The OES isn’t a particularly old breed, having fairly recent roots that can be traced to the 18th Century. The breed came about from crosses of dogs used for cattle droving, but its exact ancestry is not exactly known. It has become popular in the show ring, and these days is often found enjoying family life, rather than being a working dog.
- Trainable and obedient
- Excellent herding dog
- Friendly and good natured
- Requires dedicated coat care
- Needs a lot of exercise
- Can be stubborn
Properly trained and socialised, the Old English Sheepdog can fit happily into family life with children and other pets. It’s as happy on the sofa as it is out on a romp in the countryside, so, as long as its exercise needs are met, the breed makes a great family pet. Out and about, they do enjoy some stimulation with games, and their intelligent, trainable nature makes them wonderful companions for agility.

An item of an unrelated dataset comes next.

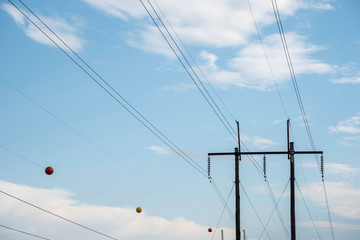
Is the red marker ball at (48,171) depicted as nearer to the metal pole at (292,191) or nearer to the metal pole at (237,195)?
the metal pole at (237,195)

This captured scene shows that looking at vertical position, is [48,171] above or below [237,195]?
below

- Ideal for active individuals, couples or families
- Ideal working dog on a farm
A family looking for a good-natured dog could find their match in an Old English Sheepdog, but they must be prepared to provide proper training, plenty of exercise and dedicate time to caring for its coat.
Breed care advice
The coat is probably the main issue when it comes to caring for an Old English. It doesn’t have to be a huge amount of work, but it can’t be left to its own devices! Ideally, these dogs should be brushed daily or every other day as a minimum – it’s surprising how quickly knots and matts can form in the fur. Owing to its length, and the propensity of these dogs to get pretty grubby out on their walks, it’s a good idea to schedule a monthly bath. Keeping the coat trimmed is a good idea in the summer months, to help keep them cool, and make the coat more manageable.
Known health problems
Although the OES tends to be a dog that generally has good health, it’s important to be aware of a few conditions that the breed is known to be susceptible to.

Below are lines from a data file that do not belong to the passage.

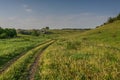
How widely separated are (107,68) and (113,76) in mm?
2873

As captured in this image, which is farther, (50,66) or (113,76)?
(50,66)

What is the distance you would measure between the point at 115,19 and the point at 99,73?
110 metres

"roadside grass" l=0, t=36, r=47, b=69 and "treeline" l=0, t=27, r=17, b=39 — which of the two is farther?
"treeline" l=0, t=27, r=17, b=39

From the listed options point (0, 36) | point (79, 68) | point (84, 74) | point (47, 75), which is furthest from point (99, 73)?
point (0, 36)

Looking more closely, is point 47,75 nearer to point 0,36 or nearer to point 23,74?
point 23,74

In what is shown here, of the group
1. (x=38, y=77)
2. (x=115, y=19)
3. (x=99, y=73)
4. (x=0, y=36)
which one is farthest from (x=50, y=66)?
(x=115, y=19)

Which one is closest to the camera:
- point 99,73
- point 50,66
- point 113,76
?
point 113,76

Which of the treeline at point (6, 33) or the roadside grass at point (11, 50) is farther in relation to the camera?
the treeline at point (6, 33)

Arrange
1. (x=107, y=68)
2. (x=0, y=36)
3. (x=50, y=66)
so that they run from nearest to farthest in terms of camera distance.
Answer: (x=107, y=68), (x=50, y=66), (x=0, y=36)

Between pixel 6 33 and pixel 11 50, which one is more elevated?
pixel 11 50

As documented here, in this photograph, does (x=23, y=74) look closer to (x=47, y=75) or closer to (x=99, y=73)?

It’s obvious that good coat care is important to keep these dogs looking their best, but the shaggy coat can also hide wounds, as well as skin and eye problems. Regular grooming sessions are helpful to these dogs, to make sure nothing untoward is hiding under that fur. The hairs around the eyes should be kept trimmed to avoid them becoming matted up and sore.
- Hereditary eye conditions – in the OES, hereditary cataracts may form at some point after birth. They can lead to vision loss and eventual blindness, requiring invasive surgery to remove in an attempt to restore vision
- Immune-mediated thrombocytopaenia – antibodies are produced against the body’s own platelets. This leads to platelet destruction, causing platelet numbers to fall too low. It can cause excess bleeding or bruising, and requires immunosuppressive medication to treat
- Hypothyroidism – Old English Sheepdogs are overrepresented amongst dogs with hypothyroidism. Antibodies are produced against the dog’s thyroid gland, damaging it and leading to signs of hypothyroidism (including lethargy, low body temperature, weight gain, skin changes and hair loss). Affected dogs are treated with medication to replace the depleted thyroid hormone levels
- Cerebellar cortical degeneration – this is a rare, hereditary condition that causes degeneration of neurological tissue, leading to signs like abnormal gait (ataxia), tremors and neurological deficits.
- Like so many big dogs, they are also at increased risk of joint conditions, including osteochondrosis of the shoulder and hip dysplasia.